C’è però un punto cruciale che l’attrice tiene a sottolineare, prima del fischio iniziale della Partita del Cuore PRO: la necessità di avere figure tecniche preparate. Ricordando i suoi anni passati a fare nuoto, racconta con ironia di come nessuno fosse in grado di indirizzarla correttamente per evitare che, non avendo una mano, deviasse continuamente da una parte. La svolta è arrivata solo grazie alla Federazione Paralimpica: «Ho trovato persone veramente specializzate e a conoscenza della situazione, così mi hanno insegnato ad andare dritta. Se ci fosse più conoscenza in generale delle nostre caratteristiche fisiche, anche da parte degli istruttori, lo sport diventerebbe sempre più aperto e accessibile a tutti».

Anna Fusco, protagonista della partita del Cuore Pro
Anna Fusco, protagonista della partita del Cuore Pro

Mettersi nei panni dell’altro: l’emozione di Raffaele Capperi

A chiudere il cerchio è Raffaele Capperi, che porta il punto di vista di chi quel campo lo ha vissuto con intensità e un pizzico di sana competizione. La partita si è conclusa con un pareggio, ma l’attivista ci tiene a ricordare che, in contesti simili, l’unica cosa che conta davvero è divertirsi.
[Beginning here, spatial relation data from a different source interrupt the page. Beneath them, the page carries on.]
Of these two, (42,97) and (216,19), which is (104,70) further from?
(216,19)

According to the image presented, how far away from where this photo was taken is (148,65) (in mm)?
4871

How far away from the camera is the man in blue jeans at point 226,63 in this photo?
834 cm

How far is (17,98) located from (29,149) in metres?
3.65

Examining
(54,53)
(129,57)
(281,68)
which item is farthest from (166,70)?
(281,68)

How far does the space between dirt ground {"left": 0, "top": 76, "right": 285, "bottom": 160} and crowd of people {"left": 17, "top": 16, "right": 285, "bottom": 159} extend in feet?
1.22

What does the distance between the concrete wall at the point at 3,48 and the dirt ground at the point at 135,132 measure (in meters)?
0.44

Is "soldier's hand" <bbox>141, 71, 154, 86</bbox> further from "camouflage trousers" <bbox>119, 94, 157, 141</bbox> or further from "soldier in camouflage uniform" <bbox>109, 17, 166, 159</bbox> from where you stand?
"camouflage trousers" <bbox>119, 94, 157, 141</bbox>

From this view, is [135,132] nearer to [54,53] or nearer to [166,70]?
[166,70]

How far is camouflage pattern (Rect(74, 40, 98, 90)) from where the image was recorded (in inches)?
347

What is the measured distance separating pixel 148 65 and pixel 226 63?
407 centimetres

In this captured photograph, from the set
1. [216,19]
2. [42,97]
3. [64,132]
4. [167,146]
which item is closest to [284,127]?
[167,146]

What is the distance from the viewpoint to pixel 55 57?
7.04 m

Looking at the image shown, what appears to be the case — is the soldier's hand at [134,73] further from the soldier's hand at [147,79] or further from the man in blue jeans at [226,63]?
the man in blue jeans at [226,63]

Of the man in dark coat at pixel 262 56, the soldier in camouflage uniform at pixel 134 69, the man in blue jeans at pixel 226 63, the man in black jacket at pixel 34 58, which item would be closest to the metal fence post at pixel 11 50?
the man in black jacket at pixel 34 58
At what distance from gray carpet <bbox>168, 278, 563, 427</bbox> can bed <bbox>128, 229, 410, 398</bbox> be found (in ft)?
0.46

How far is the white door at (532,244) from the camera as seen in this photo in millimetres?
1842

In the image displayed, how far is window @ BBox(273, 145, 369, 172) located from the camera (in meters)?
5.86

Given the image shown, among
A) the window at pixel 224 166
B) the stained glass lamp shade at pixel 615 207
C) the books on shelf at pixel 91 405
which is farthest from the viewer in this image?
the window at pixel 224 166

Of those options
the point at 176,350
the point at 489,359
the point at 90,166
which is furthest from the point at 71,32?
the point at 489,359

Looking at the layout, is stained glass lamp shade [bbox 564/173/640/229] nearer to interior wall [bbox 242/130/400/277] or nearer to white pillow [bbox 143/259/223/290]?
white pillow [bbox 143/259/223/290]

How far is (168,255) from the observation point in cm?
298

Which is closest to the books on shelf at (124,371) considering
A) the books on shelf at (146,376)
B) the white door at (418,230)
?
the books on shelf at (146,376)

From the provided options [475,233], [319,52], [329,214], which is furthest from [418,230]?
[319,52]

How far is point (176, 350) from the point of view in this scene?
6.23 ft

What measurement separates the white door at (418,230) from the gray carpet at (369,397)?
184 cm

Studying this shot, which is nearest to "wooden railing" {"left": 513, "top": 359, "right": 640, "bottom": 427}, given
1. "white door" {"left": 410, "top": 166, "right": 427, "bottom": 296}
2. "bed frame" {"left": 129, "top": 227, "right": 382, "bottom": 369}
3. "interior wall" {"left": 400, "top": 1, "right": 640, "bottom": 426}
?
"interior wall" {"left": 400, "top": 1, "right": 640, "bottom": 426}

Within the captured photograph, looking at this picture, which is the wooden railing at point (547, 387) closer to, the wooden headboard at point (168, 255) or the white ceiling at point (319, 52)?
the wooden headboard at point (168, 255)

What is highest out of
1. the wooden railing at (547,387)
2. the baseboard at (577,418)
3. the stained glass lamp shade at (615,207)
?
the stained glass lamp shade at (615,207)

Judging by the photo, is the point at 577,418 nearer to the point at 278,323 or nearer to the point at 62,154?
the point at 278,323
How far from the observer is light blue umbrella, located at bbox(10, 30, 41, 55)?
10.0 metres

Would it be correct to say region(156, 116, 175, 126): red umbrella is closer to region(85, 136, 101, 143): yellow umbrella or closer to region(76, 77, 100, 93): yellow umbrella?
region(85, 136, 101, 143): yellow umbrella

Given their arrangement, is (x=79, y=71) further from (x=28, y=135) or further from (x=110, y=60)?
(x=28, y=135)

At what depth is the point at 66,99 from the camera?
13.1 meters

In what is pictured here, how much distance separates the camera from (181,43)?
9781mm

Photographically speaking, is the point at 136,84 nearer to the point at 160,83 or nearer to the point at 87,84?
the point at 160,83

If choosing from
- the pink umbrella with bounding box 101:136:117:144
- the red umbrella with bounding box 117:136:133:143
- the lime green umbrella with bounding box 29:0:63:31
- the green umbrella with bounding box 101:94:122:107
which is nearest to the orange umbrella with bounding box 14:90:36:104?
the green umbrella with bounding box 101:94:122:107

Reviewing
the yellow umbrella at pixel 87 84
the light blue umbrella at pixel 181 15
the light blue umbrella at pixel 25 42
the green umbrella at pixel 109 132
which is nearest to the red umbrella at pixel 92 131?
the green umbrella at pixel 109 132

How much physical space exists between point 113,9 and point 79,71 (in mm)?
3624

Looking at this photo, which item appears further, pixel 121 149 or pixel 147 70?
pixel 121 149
Per Capperi la giornata è stata speciale proprio perché capace di unire lo sport e l’inclusione sociale sotto un unico grande obiettivo: dare a tutti l’opportunità di fare attività fisica. Ma l’aspetto che lo ha colpito di più, sul piano personale ed empatico, è stato un altro: «È stato molto bello il fatto di aver provato anche le stampelle, cioè quello di immedesimarsi nei panni di chi vive la vita in gamba, perché noi siamo bi-gambe, come diceva Arturo».

Giocare con le stampelle non è affatto semplice, confessa Capperi, ma l’esperimento ha avuto un valore sociale immenso. Poter sperimentare direttamente la realtà altrui e riuscire a immedesimarsi nell’altro è, a tutti gli effetti, il nucleo più profondo del concetto di inclusione.

Dalla sinergia tra queste tre testimonianze emerge il vero bilancio della Partita del Cuore Pro. Non si è trattato soltanto di un evento sportivo o di una vetrina di solidarietà, ma di un laboratorio culturale a cielo aperto. Abbattere i cliché significa questo: smettere di guardare alla disabilità con gli occhi del pregiudizio o della straordinarietà, per iniziare a guardarla attraverso la lente della normalità, del diritto allo sport e, soprattutto, della dignità della persona.